“O Labirinto dos Garotos Perdidos" surge como uma fábula convidando ao desconhecido, ao desejo e ao perigo. A partir da história de Miguel (Giuliano Garutti), um garoto do interior que se perde durante a madrugada na cidade grande, e encontrando o personagem vivido por Lucas Bocolan, o filme nos arrasta por uma sucessão de encontros sexuais progressivamente bizarros, até que um assassino começa a espreitar nas sombras. Marchetti, que assina direção, roteiro, montagem e produção executiva, constrói este labirinto narrativo para explorar luxúria, medo e identidade queer sob tensão constante.
Narrado por Tuna Dwek, o filme é visualmente um deleite para quem gosta de ver imagens estilizadas e luzes trabalhadas como formas de expressão sensorial. A direção de fotografia de João Paulo Belentani e Davi Krasilchik investe em closes de pele que quase revelam poros, reflexos de água, correntes, sexo espelhado, cenários que parecem instalações artísticas. O aquário de São Paulo, a piscina em uma cena mítica, a luz verde e vermelha no labirinto, são sequências líricas que evocam o giallo italiano, mas também uma tropicalidade gótica profundamente brasileira.
“O Labirinto dos Garotos Perdidos” é um filme escandalosamente queer. Os encontros sexuais variam entre tipos (o padrão, o daddy, o urso), e a fluidez do desejo aparece explícita. O Grindr, mas também a cidade, são metaforizados como uma porta para o desconhecido, de pepinos a chuva dourada: práticas marginalizadas trazidas à cena não como fetiche, mas como parte da cena gay urbana. O próprio Marchetti aparece na tela como Fernando, presença autoral que participa e testemunha, corpo entre corpos.

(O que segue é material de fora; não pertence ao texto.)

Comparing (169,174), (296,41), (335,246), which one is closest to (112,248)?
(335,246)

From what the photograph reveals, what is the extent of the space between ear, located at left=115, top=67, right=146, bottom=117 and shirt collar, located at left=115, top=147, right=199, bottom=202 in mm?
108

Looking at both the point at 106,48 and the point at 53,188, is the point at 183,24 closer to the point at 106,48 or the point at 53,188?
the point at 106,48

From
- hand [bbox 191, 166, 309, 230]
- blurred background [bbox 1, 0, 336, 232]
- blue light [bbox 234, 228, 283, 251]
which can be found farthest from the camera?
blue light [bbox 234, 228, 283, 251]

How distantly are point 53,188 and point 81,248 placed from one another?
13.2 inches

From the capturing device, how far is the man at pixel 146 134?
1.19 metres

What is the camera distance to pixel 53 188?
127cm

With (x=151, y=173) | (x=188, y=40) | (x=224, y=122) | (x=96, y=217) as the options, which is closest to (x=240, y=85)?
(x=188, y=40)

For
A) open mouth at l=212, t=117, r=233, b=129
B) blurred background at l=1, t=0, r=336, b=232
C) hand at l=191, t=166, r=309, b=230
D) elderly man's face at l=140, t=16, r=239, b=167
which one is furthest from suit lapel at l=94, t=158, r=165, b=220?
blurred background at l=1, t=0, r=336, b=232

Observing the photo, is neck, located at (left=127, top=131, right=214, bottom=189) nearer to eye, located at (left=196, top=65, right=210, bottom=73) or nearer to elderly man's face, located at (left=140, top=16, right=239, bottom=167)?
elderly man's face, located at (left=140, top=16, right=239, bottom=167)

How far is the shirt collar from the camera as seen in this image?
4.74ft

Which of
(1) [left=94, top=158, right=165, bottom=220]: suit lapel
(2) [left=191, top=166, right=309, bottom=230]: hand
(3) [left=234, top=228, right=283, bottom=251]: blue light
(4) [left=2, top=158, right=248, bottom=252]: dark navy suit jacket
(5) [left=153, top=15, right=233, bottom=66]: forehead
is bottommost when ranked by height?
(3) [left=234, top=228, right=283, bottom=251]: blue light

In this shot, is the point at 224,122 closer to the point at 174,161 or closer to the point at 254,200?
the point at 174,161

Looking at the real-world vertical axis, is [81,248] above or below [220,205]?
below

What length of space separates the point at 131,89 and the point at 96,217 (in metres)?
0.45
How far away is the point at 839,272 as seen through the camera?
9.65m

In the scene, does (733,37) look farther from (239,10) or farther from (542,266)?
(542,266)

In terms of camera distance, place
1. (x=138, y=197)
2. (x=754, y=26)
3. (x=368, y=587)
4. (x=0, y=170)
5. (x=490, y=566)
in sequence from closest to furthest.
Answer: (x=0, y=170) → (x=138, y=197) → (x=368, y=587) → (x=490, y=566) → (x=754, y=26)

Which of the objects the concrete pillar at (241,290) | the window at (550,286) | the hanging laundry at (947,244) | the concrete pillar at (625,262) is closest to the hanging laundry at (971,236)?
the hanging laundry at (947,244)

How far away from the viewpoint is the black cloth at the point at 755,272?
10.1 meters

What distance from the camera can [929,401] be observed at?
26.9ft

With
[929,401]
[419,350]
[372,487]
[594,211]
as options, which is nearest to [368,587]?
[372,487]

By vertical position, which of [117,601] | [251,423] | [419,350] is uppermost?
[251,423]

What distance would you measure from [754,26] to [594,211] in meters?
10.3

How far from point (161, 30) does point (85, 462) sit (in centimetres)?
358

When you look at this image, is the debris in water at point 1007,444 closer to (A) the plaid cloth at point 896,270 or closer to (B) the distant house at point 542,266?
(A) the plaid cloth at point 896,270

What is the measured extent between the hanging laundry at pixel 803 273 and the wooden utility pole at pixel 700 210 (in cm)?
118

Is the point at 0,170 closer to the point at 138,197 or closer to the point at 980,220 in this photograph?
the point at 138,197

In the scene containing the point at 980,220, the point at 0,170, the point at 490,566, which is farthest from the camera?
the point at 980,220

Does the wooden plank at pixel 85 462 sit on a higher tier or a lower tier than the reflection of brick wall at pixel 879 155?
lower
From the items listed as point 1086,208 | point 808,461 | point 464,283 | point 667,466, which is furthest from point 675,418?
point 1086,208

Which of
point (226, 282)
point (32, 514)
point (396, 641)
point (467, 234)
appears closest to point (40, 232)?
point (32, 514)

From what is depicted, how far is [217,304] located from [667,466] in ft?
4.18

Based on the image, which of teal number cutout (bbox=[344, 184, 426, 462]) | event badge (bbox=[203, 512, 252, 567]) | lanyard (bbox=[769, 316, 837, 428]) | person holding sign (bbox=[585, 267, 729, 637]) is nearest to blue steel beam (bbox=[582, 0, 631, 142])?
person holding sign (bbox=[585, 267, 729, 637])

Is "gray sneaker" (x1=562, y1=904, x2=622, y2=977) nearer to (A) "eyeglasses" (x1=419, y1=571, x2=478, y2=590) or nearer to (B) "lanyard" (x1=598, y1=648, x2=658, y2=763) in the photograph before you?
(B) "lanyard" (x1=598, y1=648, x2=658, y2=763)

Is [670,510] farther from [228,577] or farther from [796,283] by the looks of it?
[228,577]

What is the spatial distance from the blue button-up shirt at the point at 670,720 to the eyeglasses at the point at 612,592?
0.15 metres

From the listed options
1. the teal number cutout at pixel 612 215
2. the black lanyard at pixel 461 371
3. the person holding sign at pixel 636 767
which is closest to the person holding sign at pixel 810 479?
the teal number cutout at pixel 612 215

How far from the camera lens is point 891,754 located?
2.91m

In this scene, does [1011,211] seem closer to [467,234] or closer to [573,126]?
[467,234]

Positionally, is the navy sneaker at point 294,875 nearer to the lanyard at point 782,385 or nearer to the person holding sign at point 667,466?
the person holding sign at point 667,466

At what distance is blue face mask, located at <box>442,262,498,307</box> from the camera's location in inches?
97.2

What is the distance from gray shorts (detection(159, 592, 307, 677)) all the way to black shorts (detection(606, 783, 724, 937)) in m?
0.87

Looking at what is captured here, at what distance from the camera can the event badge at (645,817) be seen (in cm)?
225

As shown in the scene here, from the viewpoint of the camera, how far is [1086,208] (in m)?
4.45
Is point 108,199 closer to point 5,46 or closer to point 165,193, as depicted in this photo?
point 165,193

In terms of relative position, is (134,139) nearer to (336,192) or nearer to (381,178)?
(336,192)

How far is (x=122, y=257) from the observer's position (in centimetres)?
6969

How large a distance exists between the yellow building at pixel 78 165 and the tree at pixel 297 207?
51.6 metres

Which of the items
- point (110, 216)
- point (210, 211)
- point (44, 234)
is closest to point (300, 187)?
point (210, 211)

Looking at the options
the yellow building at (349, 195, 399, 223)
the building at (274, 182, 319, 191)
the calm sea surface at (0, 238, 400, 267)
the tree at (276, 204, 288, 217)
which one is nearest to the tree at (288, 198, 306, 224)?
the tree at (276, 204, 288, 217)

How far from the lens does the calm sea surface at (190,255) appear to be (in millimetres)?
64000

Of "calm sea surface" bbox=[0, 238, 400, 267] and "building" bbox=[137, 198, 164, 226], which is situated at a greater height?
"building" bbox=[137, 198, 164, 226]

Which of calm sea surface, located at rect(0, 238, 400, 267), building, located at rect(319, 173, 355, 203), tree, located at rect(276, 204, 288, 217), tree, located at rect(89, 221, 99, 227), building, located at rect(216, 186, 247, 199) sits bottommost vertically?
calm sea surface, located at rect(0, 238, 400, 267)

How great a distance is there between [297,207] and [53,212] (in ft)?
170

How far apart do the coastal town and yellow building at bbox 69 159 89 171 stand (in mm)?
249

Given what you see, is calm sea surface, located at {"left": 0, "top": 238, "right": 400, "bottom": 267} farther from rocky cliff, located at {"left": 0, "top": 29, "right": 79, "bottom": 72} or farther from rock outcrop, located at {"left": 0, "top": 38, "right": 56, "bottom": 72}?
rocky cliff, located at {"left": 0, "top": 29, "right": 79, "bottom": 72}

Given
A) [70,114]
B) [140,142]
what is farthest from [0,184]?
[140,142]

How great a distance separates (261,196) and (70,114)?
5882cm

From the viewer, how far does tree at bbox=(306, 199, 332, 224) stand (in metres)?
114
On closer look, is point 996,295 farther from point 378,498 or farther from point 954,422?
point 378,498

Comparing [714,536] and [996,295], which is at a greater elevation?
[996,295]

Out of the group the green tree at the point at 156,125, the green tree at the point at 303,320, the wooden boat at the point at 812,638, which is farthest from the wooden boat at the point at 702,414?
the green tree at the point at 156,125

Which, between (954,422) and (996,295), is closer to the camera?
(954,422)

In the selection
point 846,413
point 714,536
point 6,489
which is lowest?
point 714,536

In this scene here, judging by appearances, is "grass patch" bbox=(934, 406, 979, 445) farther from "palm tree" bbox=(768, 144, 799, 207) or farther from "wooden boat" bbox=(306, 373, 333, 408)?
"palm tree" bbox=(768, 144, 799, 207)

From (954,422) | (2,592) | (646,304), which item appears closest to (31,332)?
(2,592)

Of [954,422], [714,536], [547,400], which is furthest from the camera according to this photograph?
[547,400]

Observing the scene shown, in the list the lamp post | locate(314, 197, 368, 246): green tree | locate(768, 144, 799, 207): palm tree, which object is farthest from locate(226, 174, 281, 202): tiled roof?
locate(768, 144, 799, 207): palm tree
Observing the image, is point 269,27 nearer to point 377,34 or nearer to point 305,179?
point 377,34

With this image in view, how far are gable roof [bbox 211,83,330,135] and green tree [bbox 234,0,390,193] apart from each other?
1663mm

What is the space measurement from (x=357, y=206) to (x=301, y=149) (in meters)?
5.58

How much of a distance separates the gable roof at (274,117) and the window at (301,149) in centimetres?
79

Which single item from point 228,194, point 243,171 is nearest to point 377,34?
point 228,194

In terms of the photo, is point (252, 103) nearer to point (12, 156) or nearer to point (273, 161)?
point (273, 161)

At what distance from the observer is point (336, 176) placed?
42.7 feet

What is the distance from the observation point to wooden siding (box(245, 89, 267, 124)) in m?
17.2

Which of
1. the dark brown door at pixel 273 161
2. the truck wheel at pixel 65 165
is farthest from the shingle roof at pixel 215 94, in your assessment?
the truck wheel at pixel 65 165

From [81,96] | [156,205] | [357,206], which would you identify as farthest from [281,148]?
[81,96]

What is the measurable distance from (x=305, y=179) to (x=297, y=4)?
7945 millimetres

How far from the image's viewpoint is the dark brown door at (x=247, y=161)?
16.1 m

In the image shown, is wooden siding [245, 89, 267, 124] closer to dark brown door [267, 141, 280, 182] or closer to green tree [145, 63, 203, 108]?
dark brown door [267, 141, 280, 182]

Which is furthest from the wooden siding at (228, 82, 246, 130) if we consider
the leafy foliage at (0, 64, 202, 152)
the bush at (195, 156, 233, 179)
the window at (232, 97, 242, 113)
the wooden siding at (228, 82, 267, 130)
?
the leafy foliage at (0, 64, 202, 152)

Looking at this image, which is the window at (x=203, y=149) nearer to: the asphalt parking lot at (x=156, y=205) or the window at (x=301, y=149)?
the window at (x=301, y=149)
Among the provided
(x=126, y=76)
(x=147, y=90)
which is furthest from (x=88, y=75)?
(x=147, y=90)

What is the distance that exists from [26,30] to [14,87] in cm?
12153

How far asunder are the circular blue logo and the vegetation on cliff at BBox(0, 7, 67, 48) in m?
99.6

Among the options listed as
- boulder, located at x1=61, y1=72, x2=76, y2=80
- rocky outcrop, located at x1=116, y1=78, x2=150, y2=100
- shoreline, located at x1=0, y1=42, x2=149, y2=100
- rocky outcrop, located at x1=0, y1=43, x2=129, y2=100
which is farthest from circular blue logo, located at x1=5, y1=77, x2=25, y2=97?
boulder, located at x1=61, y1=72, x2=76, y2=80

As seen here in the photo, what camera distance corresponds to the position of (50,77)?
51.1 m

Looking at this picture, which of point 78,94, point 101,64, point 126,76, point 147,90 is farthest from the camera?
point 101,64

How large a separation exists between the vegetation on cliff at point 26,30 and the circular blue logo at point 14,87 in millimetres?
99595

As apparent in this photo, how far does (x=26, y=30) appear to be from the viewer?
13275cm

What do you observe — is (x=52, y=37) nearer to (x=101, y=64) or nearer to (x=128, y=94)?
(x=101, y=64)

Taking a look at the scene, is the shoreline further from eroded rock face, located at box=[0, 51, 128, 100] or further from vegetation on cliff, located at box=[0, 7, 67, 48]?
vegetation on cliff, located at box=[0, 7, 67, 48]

Há um forte componente metafórico e de metalinguagem no labirinto literal do filme. O espaço é território de prova, físico e psicológica, em que Miguel atravessa seus desejos, medos e o impulso de entender quem é fora das suas próprias fronteiras. É também um espaço fantasmagórico, uma alegoria do “estar perdido” em si mesmo: perdido em rostos, em corpos despidos, em expectativas para o próximo encontro. Marchetti parece dizer que o labirinto é este cheio de becos visuais, de sedução, de perigo e de prazer.
A força do filme está justamente na sua mistura: "O Labirinto dos Garotos Perdidos" é terror, thriller erótico, crítica social, alegoria e até musical, um híbrido que reafirma a assinatura do diretor. Em seu terceiro longa, Marchetti mostra ser um autor de referências eruditas que costura horror, mitologia e desejo com a sofisticação de quem conhece seus ídolos, de Poe a Jess Franco, de Fulcci a Alan Clark. Sua estética é de fantasmagoria tropical, de fábula queer urbana, escrita com sangue, suor e glitter.
“O Labirinto dos Garotos Perdidos” é uma obra de corpos e sombras, de luxúria e perigo, em que o horror e o prazer se confundem. A genialidade de Marchetti está em filmar o desejo como a forma mais pura de resistência e, simultaneamente, o ponto de maior fragilidade. Ao se entregar ao prazer, Miguel se expõe. E é nessa exposição, nessa fusão entre Eros e Tanatos, que habita a assinatura do diretor.